Dataset:
========================================================================

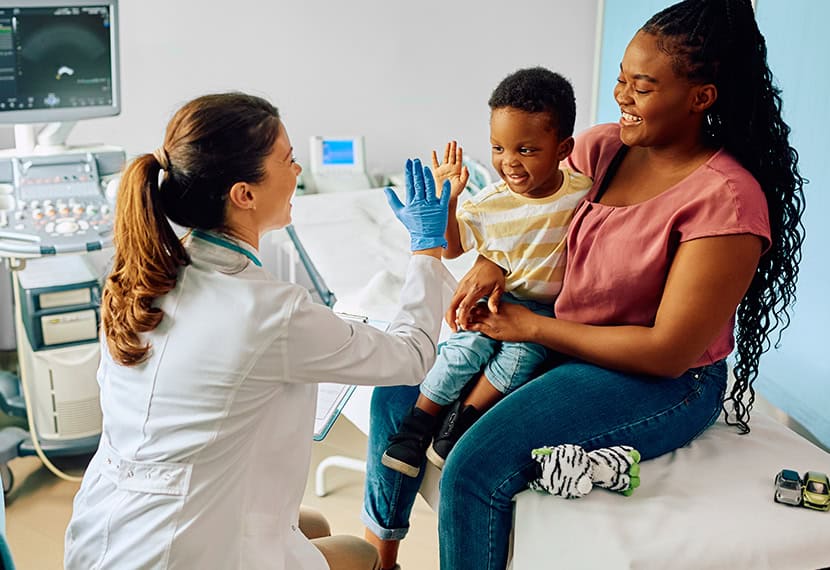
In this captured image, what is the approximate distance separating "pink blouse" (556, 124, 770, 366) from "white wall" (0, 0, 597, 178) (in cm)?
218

========================================================================

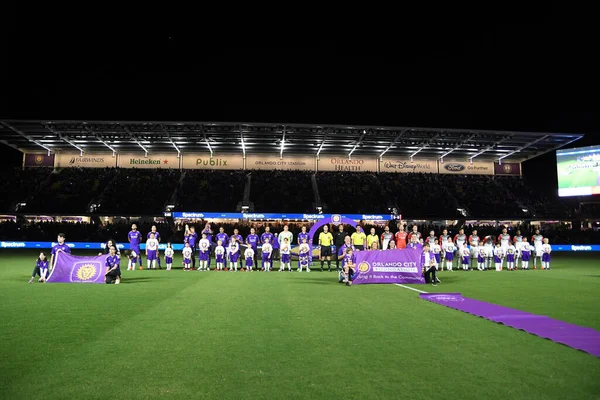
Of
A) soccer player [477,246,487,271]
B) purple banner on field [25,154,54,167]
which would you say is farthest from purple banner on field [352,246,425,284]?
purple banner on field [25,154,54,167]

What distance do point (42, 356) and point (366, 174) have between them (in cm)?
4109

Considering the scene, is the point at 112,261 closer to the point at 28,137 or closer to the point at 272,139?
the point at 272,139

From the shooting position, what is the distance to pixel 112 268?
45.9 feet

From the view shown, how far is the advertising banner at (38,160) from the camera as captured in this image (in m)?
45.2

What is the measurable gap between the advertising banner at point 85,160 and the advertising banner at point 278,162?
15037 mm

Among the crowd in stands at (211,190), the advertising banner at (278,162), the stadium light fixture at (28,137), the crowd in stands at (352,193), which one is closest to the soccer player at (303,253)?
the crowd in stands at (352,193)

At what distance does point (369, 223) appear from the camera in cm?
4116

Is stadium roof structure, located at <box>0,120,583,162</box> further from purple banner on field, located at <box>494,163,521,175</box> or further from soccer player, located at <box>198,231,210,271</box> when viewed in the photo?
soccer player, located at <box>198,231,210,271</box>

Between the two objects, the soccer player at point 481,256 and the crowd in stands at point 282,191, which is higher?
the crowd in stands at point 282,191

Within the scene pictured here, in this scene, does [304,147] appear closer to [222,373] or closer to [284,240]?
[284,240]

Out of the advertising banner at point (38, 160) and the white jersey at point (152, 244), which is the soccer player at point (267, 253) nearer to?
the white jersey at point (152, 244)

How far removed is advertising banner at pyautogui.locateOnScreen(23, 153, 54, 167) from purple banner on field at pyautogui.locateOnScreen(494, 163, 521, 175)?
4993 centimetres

========================================================================

Pick out each line in the records above that contains the word "crowd" and copy it in full. Case counts when matching.

Among the crowd in stands at (211,190), the advertising banner at (278,162), the stadium light fixture at (28,137), the crowd in stands at (352,193), which one is closest to the soccer player at (303,253)?
the crowd in stands at (352,193)
Between the two objects, the soccer player at point 481,256 and the crowd in stands at point 282,191, which is higher?
the crowd in stands at point 282,191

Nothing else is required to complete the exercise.